Spatial reasoning question data -

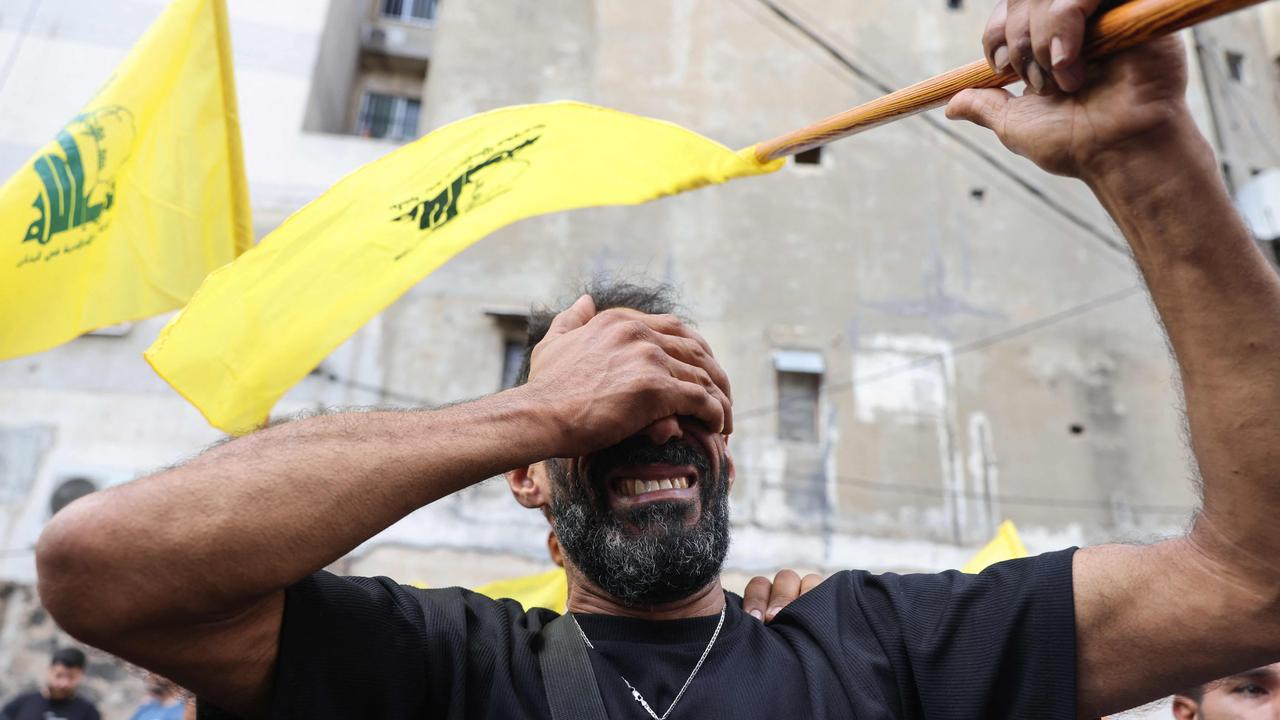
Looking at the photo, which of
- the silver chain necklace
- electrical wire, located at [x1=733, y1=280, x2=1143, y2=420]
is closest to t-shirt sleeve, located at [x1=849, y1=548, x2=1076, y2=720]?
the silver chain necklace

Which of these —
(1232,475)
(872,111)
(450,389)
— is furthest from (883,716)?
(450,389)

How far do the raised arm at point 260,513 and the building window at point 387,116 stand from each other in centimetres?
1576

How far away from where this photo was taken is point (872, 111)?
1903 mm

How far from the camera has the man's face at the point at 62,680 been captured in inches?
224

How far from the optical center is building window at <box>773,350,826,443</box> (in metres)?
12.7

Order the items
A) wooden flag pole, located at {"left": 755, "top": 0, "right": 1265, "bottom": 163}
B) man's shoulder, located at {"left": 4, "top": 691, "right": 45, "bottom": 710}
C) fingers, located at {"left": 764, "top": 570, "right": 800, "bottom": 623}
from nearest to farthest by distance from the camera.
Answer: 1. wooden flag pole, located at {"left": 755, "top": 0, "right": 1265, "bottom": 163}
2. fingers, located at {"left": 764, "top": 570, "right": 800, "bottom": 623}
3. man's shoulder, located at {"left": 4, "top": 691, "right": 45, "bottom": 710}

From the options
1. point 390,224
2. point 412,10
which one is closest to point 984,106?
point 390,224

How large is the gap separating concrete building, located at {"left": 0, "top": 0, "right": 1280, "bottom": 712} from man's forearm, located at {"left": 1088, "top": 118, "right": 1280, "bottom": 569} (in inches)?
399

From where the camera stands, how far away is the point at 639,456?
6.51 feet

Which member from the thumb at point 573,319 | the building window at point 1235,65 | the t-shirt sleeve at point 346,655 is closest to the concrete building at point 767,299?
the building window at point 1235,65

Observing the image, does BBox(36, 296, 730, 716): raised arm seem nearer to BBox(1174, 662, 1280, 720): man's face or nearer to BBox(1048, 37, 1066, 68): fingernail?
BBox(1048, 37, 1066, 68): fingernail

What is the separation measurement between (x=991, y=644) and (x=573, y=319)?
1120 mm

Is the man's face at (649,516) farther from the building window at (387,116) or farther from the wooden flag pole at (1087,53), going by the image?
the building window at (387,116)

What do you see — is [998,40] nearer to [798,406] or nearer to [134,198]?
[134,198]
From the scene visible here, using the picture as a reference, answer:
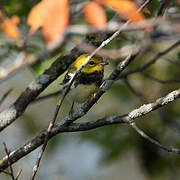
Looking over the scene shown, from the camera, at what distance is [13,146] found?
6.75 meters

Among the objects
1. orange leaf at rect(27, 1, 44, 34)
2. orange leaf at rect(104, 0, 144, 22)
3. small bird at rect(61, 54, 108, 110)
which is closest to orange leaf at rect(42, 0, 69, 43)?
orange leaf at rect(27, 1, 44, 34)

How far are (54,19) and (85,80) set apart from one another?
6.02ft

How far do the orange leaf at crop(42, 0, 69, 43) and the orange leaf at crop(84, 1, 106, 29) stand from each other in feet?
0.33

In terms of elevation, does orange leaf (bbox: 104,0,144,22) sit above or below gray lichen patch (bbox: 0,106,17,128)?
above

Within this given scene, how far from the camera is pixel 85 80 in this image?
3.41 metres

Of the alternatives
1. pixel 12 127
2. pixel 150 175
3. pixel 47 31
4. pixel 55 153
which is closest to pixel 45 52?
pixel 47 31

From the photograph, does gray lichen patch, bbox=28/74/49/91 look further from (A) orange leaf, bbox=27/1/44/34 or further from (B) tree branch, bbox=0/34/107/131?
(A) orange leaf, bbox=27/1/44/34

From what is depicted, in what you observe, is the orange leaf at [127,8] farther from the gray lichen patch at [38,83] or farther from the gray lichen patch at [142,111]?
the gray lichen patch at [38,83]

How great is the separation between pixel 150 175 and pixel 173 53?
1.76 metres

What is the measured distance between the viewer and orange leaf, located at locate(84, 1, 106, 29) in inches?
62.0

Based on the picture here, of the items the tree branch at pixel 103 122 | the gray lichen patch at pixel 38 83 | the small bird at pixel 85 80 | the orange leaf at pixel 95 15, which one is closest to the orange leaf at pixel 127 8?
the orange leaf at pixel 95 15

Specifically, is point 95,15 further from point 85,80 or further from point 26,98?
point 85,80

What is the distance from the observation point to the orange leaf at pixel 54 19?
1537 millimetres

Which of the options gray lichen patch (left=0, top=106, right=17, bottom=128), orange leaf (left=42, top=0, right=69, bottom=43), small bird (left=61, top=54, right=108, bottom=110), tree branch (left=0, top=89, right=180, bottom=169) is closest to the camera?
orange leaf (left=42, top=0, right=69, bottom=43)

WORK INSTRUCTIONS -
Return all of the entries above verbatim, leaving out the pictures.

RESPONSE -
Looking at the photo, which of
- the silver chain necklace
- electrical wire, located at [x1=733, y1=280, x2=1143, y2=420]
is closest to t-shirt sleeve, located at [x1=849, y1=548, x2=1076, y2=720]?
the silver chain necklace

Which of these —
(1232,475)
(872,111)
(450,389)
— is furthest from (883,716)?
(450,389)

How far do the raised arm at point 260,513 and the building window at point 387,116 stand from each other in centimetres?
1576

How far away from where this photo was taken is point (872, 111)?
1903 mm

How far from the camera has the man's face at the point at 62,680 been captured in inches?
224

How far from the optical center is building window at <box>773,350,826,443</box> (in metres)?
12.7

Order the items
A) wooden flag pole, located at {"left": 755, "top": 0, "right": 1265, "bottom": 163}
B) man's shoulder, located at {"left": 4, "top": 691, "right": 45, "bottom": 710}
C) fingers, located at {"left": 764, "top": 570, "right": 800, "bottom": 623}
from nearest to farthest by distance from the camera.
Answer: 1. wooden flag pole, located at {"left": 755, "top": 0, "right": 1265, "bottom": 163}
2. fingers, located at {"left": 764, "top": 570, "right": 800, "bottom": 623}
3. man's shoulder, located at {"left": 4, "top": 691, "right": 45, "bottom": 710}

From the options
1. point 390,224
2. point 412,10
which one is closest to point 984,106?
point 390,224

How large is the gap separating concrete building, located at {"left": 0, "top": 0, "right": 1280, "bottom": 712} from man's forearm, located at {"left": 1088, "top": 118, "right": 1280, "bottom": 569} (in inches)?
399

From where the camera stands, how far away is the point at 639,456?
6.51 feet

Which member from the thumb at point 573,319 | the building window at point 1235,65 | the t-shirt sleeve at point 346,655 is closest to the concrete building at point 767,299?
the building window at point 1235,65

Observing the image, does BBox(36, 296, 730, 716): raised arm seem nearer to BBox(1174, 662, 1280, 720): man's face or nearer to BBox(1048, 37, 1066, 68): fingernail?
BBox(1048, 37, 1066, 68): fingernail

What is the separation measurement between (x=991, y=644) and (x=573, y=319)?
1120 mm

Is the man's face at (649,516) farther from the building window at (387,116) or farther from the wooden flag pole at (1087,53), going by the image?
the building window at (387,116)

What do you see — is [998,40] nearer to [798,406] or nearer to [134,198]?
[134,198]
From the scene visible here, using the picture as a reference, answer:
Looking over the scene shown, from the camera, at what distance is [13,146] found?
6.75 meters

Among the objects
1. orange leaf at rect(27, 1, 44, 34)
2. orange leaf at rect(104, 0, 144, 22)
3. small bird at rect(61, 54, 108, 110)
which is closest to orange leaf at rect(42, 0, 69, 43)?
orange leaf at rect(27, 1, 44, 34)

How far are (54,19) and (85,80) set apart from one another?
6.02ft

How far do the orange leaf at crop(42, 0, 69, 43) and the orange leaf at crop(84, 1, 106, 29) stand from each other in feet?
0.33

In terms of elevation, does orange leaf (bbox: 104,0,144,22) sit above or below gray lichen patch (bbox: 0,106,17,128)?
above

Within this given scene, how far from the camera is pixel 85 80 in this image?
3.41 metres

Of the alternatives
1. pixel 12 127
2. pixel 150 175
3. pixel 47 31
4. pixel 55 153
which is closest to pixel 45 52?
pixel 47 31

From the photograph, does gray lichen patch, bbox=28/74/49/91 look further from (A) orange leaf, bbox=27/1/44/34 or further from (B) tree branch, bbox=0/34/107/131?
(A) orange leaf, bbox=27/1/44/34

From what is depicted, in what you observe, is the orange leaf at [127,8] farther from the gray lichen patch at [38,83] or farther from the gray lichen patch at [142,111]?
the gray lichen patch at [38,83]

How great is the separation between pixel 150 175 and pixel 173 53?
1.76 metres

What is the measured distance between the viewer and orange leaf, located at locate(84, 1, 106, 29) in inches?
62.0

Based on the picture here, of the items the tree branch at pixel 103 122 | the gray lichen patch at pixel 38 83 | the small bird at pixel 85 80 | the orange leaf at pixel 95 15, which one is closest to the orange leaf at pixel 127 8?
the orange leaf at pixel 95 15

Specifically, is point 95,15 further from point 85,80 or further from point 26,98?
point 85,80

What is the distance from the observation point to the orange leaf at pixel 54 19?
1537 millimetres

Which of the options gray lichen patch (left=0, top=106, right=17, bottom=128), orange leaf (left=42, top=0, right=69, bottom=43), small bird (left=61, top=54, right=108, bottom=110), tree branch (left=0, top=89, right=180, bottom=169) is closest to the camera?
orange leaf (left=42, top=0, right=69, bottom=43)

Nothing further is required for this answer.